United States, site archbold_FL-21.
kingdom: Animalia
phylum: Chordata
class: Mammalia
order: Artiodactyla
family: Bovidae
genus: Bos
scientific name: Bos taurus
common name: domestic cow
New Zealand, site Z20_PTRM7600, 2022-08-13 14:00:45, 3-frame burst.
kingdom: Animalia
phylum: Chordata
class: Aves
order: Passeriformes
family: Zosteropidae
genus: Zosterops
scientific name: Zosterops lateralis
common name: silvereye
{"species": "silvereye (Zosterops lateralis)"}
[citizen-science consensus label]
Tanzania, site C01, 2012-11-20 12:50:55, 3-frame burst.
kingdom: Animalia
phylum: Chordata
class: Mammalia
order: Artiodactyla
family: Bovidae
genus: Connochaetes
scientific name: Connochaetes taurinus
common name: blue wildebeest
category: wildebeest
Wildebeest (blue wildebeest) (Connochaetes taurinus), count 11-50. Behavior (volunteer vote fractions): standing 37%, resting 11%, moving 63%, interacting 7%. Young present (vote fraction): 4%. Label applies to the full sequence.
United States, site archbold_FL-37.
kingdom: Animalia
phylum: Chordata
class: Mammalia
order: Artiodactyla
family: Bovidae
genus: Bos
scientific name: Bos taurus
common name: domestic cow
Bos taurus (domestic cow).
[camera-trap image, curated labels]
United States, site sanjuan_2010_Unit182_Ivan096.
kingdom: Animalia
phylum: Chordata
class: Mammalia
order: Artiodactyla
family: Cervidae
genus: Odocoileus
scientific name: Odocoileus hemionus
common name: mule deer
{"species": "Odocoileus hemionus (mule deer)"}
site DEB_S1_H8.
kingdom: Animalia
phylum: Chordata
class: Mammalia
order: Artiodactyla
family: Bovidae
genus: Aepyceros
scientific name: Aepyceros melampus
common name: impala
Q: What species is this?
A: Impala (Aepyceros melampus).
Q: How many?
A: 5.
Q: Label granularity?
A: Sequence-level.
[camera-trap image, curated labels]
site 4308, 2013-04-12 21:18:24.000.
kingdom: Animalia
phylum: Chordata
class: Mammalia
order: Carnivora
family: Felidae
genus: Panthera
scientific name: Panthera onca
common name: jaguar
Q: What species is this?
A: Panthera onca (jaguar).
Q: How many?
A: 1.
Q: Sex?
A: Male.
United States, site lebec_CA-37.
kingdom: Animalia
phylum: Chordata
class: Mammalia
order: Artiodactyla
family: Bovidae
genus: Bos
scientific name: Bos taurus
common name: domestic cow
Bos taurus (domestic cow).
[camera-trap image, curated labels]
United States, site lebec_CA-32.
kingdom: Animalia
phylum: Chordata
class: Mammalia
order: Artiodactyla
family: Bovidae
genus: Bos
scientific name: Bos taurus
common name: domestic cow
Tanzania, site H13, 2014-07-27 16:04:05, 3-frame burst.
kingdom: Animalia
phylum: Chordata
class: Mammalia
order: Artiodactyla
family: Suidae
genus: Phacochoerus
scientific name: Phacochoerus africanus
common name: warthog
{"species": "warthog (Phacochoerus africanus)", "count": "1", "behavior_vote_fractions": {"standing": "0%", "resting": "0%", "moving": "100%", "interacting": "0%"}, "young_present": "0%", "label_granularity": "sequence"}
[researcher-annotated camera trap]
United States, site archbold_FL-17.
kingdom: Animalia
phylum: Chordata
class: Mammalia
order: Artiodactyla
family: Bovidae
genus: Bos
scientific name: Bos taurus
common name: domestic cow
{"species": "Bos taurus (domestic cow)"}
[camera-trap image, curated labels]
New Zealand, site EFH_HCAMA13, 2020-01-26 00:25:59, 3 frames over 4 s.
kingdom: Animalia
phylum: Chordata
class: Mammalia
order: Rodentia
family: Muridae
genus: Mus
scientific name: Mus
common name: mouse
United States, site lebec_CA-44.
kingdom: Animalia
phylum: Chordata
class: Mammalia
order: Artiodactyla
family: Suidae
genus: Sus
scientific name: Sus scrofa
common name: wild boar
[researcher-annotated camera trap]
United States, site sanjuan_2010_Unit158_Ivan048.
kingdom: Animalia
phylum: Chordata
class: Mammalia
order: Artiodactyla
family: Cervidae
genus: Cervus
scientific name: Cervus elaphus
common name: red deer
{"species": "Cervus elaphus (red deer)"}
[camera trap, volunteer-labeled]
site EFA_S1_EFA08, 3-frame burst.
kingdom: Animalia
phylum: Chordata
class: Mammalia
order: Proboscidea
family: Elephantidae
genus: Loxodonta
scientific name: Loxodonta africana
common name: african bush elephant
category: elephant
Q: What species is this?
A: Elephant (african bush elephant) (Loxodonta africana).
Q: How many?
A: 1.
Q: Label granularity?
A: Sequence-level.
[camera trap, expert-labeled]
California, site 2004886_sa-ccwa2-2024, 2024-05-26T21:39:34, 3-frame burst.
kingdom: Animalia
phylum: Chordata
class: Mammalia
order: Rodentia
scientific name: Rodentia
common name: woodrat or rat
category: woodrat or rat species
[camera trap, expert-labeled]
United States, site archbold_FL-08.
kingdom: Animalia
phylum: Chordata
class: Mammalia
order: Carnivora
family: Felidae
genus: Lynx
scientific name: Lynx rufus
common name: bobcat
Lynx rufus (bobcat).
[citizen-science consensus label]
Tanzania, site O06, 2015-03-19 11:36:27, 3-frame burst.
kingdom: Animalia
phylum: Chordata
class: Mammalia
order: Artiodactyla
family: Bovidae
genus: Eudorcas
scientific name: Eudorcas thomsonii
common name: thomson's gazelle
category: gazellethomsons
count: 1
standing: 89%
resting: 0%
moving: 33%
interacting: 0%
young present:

PROBLEM DETAILS:
Write each line above out exactly.

SOLUTION TO THE EXERCISE:
United States, site archbold_FL-21.
kingdom: Animalia
phylum: Chordata
class: Mammalia
order: Artiodactyla
family: Bovidae
genus: Bos
scientific name: Bos taurus
common name: domestic cow
New Zealand, site Z20_PTRM7600, 2022-08-13 14:00:45, 3-frame burst.
kingdom: Animalia
phylum: Chordata
class: Aves
order: Passeriformes
family: Zosteropidae
genus: Zosterops
scientific name: Zosterops lateralis
common name: silvereye
{"species": "silvereye (Zosterops lateralis)"}
[citizen-science consensus label]
Tanzania, site C01, 2012-11-20 12:50:55, 3-frame burst.
kingdom: Animalia
phylum: Chordata
class: Mammalia
order: Artiodactyla
family: Bovidae
genus: Connochaetes
scientific name: Connochaetes taurinus
common name: blue wildebeest
category: wildebeest
Wildebeest (blue wildebeest) (Connochaetes taurinus), count 11-50. Behavior (volunteer vote fractions): standing 37%, resting 11%, moving 63%, interacting 7%. Young present (vote fraction): 4%. Label applies to the full sequence.
United States, site archbold_FL-37.
kingdom: Animalia
phylum: Chordata
class: Mammalia
order: Artiodactyla
family: Bovidae
genus: Bos
scientific name: Bos taurus
common name: domestic cow
Bos taurus (domestic cow).
[camera-trap image, curated labels]
United States, site sanjuan_2010_Unit182_Ivan096.
kingdom: Animalia
phylum: Chordata
class: Mammalia
order: Artiodactyla
family: Cervidae
genus: Odocoileus
scientific name: Odocoileus hemionus
common name: mule deer
{"species": "Odocoileus hemionus (mule deer)"}
site DEB_S1_H8.
kingdom: Animalia
phylum: Chordata
class: Mammalia
order: Artiodactyla
family: Bovidae
genus: Aepyceros
scientific name: Aepyceros melampus
common name: impala
Q: What species is this?
A: Impala (Aepyceros melampus).
Q: How many?
A: 5.
Q: Label granularity?
A: Sequence-level.
[camera-trap image, curated labels]
site 4308, 2013-04-12 21:18:24.000.
kingdom: Animalia
phylum: Chordata
class: Mammalia
order: Carnivora
family: Felidae
genus: Panthera
scientific name: Panthera onca
common name: jaguar
Q: What species is this?
A: Panthera onca (jaguar).
Q: How many?
A: 1.
Q: Sex?
A: Male.
United States, site lebec_CA-37.
kingdom: Animalia
phylum: Chordata
class: Mammalia
order: Artiodactyla
family: Bovidae
genus: Bos
scientific name: Bos taurus
common name: domestic cow
Bos taurus (domestic cow).
[camera-trap image, curated labels]
United States, site lebec_CA-32.
kingdom: Animalia
phylum: Chordata
class: Mammalia
order: Artiodactyla
family: Bovidae
genus: Bos
scientific name: Bos taurus
common name: domestic cow
Tanzania, site H13, 2014-07-27 16:04:05, 3-frame burst.
kingdom: Animalia
phylum: Chordata
class: Mammalia
order: Artiodactyla
family: Suidae
genus: Phacochoerus
scientific name: Phacochoerus africanus
common name: warthog
{"species": "warthog (Phacochoerus africanus)", "count": "1", "behavior_vote_fractions": {"standing": "0%", "resting": "0%", "moving": "100%", "interacting": "0%"}, "young_present": "0%", "label_granularity": "sequence"}
[researcher-annotated camera trap]
United States, site archbold_FL-17.
kingdom: Animalia
phylum: Chordata
class: Mammalia
order: Artiodactyla
family: Bovidae
genus: Bos
scientific name: Bos taurus
common name: domestic cow
{"species": "Bos taurus (domestic cow)"}
[camera-trap image, curated labels]
New Zealand, site EFH_HCAMA13, 2020-01-26 00:25:59, 3 frames over 4 s.
kingdom: Animalia
phylum: Chordata
class: Mammalia
order: Rodentia
family: Muridae
genus: Mus
scientific name: Mus
common name: mouse
United States, site lebec_CA-44.
kingdom: Animalia
phylum: Chordata
class: Mammalia
order: Artiodactyla
family: Suidae
genus: Sus
scientific name: Sus scrofa
common name: wild boar
[researcher-annotated camera trap]
United States, site sanjuan_2010_Unit158_Ivan048.
kingdom: Animalia
phylum: Chordata
class: Mammalia
order: Artiodactyla
family: Cervidae
genus: Cervus
scientific name: Cervus elaphus
common name: red deer
{"species": "Cervus elaphus (red deer)"}
[camera trap, volunteer-labeled]
site EFA_S1_EFA08, 3-frame burst.
kingdom: Animalia
phylum: Chordata
class: Mammalia
order: Proboscidea
family: Elephantidae
genus: Loxodonta
scientific name: Loxodonta africana
common name: african bush elephant
category: elephant
Q: What species is this?
A: Elephant (african bush elephant) (Loxodonta africana).
Q: How many?
A: 1.
Q: Label granularity?
A: Sequence-level.
[camera trap, expert-labeled]
California, site 2004886_sa-ccwa2-2024, 2024-05-26T21:39:34, 3-frame burst.
kingdom: Animalia
phylum: Chordata
class: Mammalia
order: Rodentia
scientific name: Rodentia
common name: woodrat or rat
category: woodrat or rat species
[camera trap, expert-labeled]
United States, site archbold_FL-08.
kingdom: Animalia
phylum: Chordata
class: Mammalia
order: Carnivora
family: Felidae
genus: Lynx
scientific name: Lynx rufus
common name: bobcat
Lynx rufus (bobcat).
[citizen-science consensus label]
Tanzania, site O06, 2015-03-19 11:36:27, 3-frame burst.
kingdom: Animalia
phylum: Chordata
class: Mammalia
order: Artiodactyla
family: Bovidae
genus: Eudorcas
scientific name: Eudorcas thomsonii
common name: thomson's gazelle
category: gazellethomsons
count: 1
standing: 89%
resting: 0%
moving: 33%
interacting: 0%
young present:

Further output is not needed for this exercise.